For her many efforts, the Catholic Health Alliance of Canada (CHAC) has granted her the Lifetime Achievement Award for 2017.
“She is a real leader and has an ability to bring people together around issues and find solutions and help to get the issues addressed,” said CHAC president Michael Shea.
“Her leadership at the provincial level, her engagement at the national level, her international involvement, and her many years of dedicated service to Catholic health care just needed to be recognized.”
House told The B.C. Catholic she was surprised she was chosen to receive the national award.
“I’ve always seen the work that I’ve done in Catholic health care as a group effort. One person can’t take the credit for the good work that’s done.”
Msgr. Bernard Rossi, episcopal vicar for health care in the Archdiocese of Vancouver, said House has made a tremendous impact in the last 20 years.
“She made presentations to the government and to the senate on various health-care issues over the years and has been a strong advocate for the catholicity of our Catholic institutions.”
House was a key member of the Denominational Health Association, a non-profit created to negotiate an agreement with the B.C. government to keep faith-based health care institutions in the hands of the communities who founded them.

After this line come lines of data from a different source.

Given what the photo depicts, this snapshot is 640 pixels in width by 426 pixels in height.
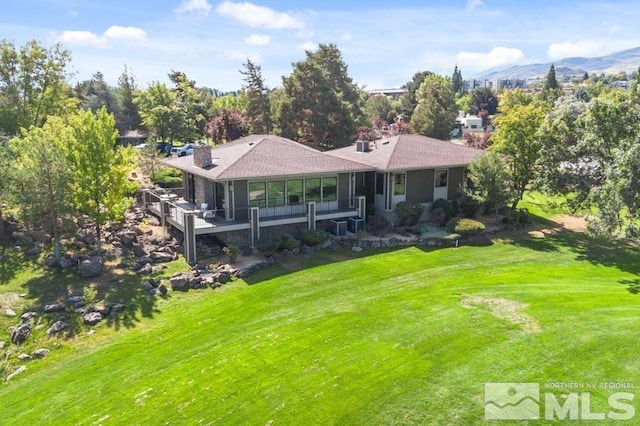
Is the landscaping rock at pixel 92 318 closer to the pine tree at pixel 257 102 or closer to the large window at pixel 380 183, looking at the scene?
the large window at pixel 380 183

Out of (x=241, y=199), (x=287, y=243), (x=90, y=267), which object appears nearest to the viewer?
(x=90, y=267)

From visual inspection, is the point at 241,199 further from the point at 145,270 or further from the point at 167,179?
the point at 167,179

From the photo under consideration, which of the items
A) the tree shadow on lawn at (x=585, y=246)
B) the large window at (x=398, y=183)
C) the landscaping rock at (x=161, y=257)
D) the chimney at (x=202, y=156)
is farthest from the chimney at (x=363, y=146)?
the landscaping rock at (x=161, y=257)

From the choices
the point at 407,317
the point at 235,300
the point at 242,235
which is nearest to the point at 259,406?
the point at 407,317

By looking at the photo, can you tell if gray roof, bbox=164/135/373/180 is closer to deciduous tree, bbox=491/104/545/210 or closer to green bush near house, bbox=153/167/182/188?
green bush near house, bbox=153/167/182/188

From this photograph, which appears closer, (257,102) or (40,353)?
(40,353)

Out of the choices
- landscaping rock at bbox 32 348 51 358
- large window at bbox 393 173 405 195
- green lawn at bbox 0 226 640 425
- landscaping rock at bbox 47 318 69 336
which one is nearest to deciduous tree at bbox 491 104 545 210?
large window at bbox 393 173 405 195

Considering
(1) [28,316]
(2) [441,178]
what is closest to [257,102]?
(2) [441,178]
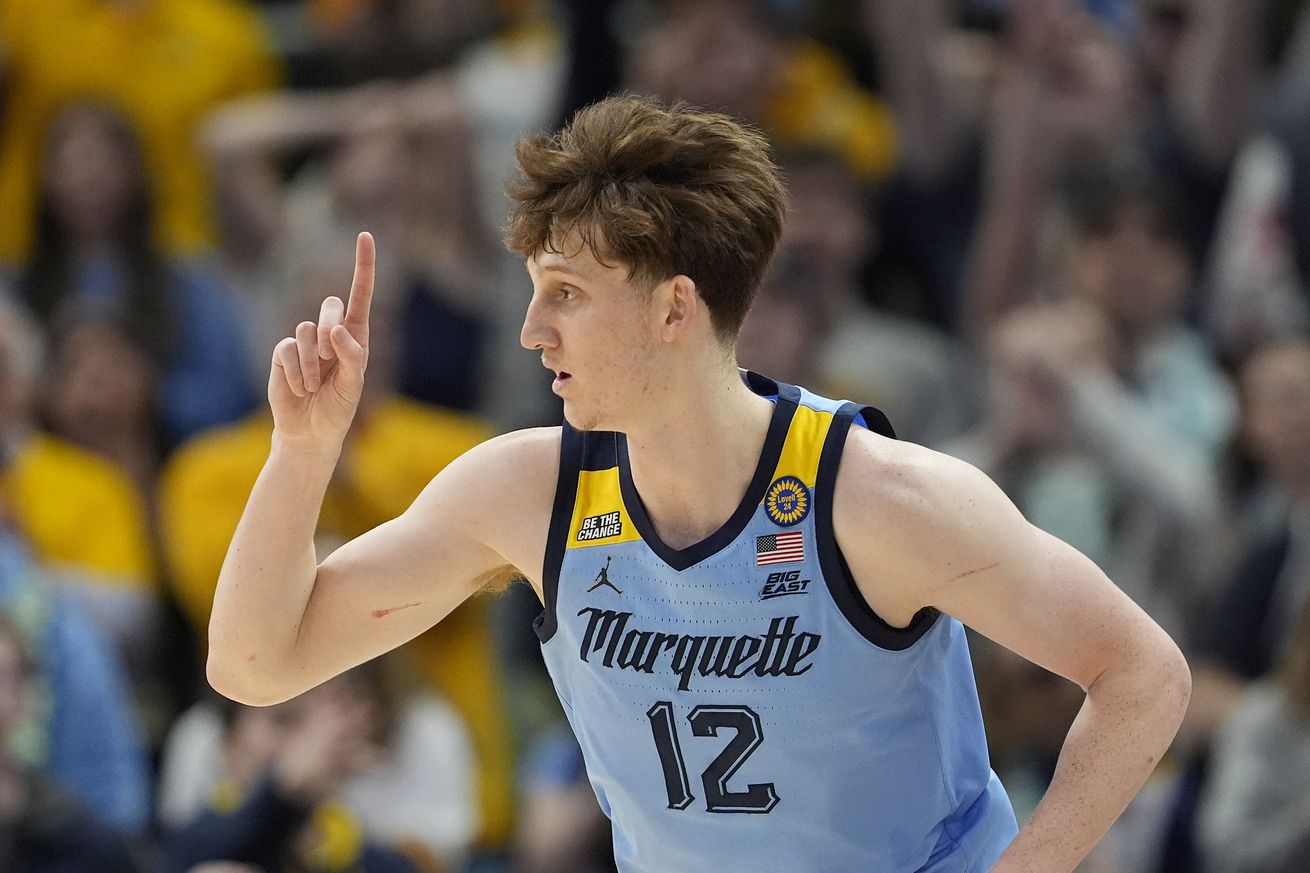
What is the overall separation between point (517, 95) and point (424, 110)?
0.48 m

The agreement was signed in 1995.
“The government guarantees certain autonomy: we have our own administration, our own CEOs, our own boards, and we are allowed to abide by our own principles of our faith-based communities,” said Rossi.
It was an important win for House. “We have freedom of religion in this country and there are people who believe that faith has a role to play in health care,” she said. “I honestly believe that 100 per cent and I always fought for that, no matter what faith you were.”
She was confident the agreement would not fail, since the Catholic Church has been in the health care business for hundreds of years.
House is also on the Society Board for Providence Residential and Community Care, was on the steering committee of the CHAC, defended spiritual care, promoted palliative care, and collaborated with professionals and governments across Canada and in parts of the U.S.
She remembers when the Fraser Health Authority cut a dozen full-time spiritual care jobs in 2009. “We worked really hard to make the health authority come around to seeing that they had been misguided in their thinking.” In response, the Minister of Health’s Spiritual Care Council developed recommendations for spiritual care in B.C. House was a member of that council.
“Looking after a person’s spirit is vital to caring for the whole person,” she said. “A lot of people equate spiritual care with religion. One of the things I’ve always believed and continue to believe is spiritual care could involve religion, but it doesn’t always. There are people who have no faith who also need their spirits tended to. You have to meet people where they are.”
Rossi said House was well-known at the health minister’s office and was “highly respected for her advocacy in spiritual care in all hospitals.” She also gave many educational presentations at various churches about ethics, health care, and human dignity.
In her acceptance speech, House also recounted a few losses, including the closures of some Catholic hospitals and the legalization of assisted suicide.
House, a grandmother of four, retired as executive director in 2016, the same year she received the Cross Pro Ecclesia et Pontifice, the highest papal award a lay person can receive. She continues to volunteer for the health association.